ヤンキーという人種は、普通を嫌い、「枠にはまりたくない」なんて言いながら、ボンタンとか剃り込みといった、枠にはまった不良スタイルは破らない。
成人式の連中も同じで、ハカマだけはちゃんとはいてるものだ。
本気で我流を貫きたいならパンツ一丁で来てほしいんだけど。
髪の毛を短く刈り込んで頭に星のマークを作ったニーちゃんに聞いてみよう。
「どうもぉ、成人、おめでとうございます」
声をかけると、大きな返事がかえってくる。
「うぃっす!」
「テンション高いっすね。

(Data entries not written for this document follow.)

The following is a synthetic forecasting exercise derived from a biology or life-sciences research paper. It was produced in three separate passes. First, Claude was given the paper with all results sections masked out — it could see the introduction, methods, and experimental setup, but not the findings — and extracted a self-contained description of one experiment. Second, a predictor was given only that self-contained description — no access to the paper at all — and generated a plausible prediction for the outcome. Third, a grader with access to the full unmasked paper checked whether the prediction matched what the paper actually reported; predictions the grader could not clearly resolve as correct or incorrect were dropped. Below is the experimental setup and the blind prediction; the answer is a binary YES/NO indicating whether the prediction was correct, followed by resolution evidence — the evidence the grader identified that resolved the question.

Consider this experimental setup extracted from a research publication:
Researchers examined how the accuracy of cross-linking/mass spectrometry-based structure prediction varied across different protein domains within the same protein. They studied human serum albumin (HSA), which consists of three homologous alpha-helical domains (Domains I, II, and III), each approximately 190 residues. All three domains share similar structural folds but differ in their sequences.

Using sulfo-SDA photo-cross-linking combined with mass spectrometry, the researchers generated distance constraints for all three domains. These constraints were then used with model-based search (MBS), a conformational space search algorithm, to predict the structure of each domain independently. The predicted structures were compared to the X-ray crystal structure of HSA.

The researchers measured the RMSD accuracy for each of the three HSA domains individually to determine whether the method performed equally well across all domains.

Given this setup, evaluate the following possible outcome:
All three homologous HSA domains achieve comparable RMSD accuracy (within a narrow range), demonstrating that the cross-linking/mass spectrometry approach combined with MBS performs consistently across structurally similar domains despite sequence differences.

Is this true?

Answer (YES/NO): NO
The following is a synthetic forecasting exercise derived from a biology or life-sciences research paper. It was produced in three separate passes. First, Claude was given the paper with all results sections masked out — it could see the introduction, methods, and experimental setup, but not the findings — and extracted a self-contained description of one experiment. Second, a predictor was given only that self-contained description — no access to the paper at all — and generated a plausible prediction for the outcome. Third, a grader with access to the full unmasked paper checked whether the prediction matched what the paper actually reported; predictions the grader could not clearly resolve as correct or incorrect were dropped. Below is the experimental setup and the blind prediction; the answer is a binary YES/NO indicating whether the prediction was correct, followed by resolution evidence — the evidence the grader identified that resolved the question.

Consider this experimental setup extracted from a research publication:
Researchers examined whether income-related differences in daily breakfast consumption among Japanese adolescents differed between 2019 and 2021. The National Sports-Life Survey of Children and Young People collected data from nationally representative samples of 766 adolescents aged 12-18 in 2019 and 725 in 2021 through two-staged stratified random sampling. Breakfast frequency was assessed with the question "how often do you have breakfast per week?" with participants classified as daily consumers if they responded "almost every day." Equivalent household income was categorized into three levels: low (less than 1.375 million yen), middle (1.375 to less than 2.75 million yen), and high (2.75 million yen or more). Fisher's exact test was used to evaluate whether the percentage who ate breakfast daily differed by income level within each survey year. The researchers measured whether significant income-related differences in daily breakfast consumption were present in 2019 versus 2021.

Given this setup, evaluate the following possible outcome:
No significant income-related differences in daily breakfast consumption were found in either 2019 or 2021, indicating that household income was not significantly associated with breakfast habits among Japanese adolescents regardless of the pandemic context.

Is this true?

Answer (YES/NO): NO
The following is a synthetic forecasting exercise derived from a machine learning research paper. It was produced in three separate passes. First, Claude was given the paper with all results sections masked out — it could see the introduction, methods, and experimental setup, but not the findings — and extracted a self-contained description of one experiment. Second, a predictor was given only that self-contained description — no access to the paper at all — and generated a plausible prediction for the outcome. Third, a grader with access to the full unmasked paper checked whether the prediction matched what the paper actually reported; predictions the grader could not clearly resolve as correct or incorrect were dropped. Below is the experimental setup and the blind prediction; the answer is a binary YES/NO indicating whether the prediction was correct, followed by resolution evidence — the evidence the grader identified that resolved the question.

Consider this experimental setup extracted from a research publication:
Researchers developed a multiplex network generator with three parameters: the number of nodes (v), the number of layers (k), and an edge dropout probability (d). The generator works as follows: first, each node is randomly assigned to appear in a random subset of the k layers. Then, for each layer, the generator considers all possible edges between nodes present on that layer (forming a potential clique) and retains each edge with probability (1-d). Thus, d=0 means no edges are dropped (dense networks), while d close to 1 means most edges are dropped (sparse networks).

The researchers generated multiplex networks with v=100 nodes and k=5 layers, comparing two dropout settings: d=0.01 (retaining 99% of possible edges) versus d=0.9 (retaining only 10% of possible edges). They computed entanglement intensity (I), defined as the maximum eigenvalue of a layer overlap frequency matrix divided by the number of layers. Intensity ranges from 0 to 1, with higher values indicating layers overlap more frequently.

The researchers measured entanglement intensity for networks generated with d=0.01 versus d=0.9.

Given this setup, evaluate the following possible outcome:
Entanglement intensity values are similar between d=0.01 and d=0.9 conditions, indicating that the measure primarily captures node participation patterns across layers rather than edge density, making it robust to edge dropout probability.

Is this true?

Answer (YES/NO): NO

髪型もすごいし」
「渋いっしょ!」
「どうしてそんな髪型にしてるんですか?」
「何となく」
はっきり言えよ、目立ちたいからなんだろ?
「してる人間がいないから、やったんじゃないんですか?」
「まぁそうね」
よし。少々誘導尋問になったが、枠にはまりたくないという意志は聞けた。
では、言ってやろう。
「だけど、人と違うことをしたいなら、ハカマは違うんじゃないですか?
ハカマじゃなく、パンツ一丁で来ればよかったのに」
「何いってんの?」
「キミの矛盾を指摘してあげてるんですよ。何ならここでハカマを脱いだ…」
胸ぐらを掴まれた。相手の顔がぬっと近寄ってくる。
「やーふらぁか?」
…また方言か。なんか知らんけど、相当カチンときてるってことね…。ま、言うこと言ったし、退散させてもらいましょう。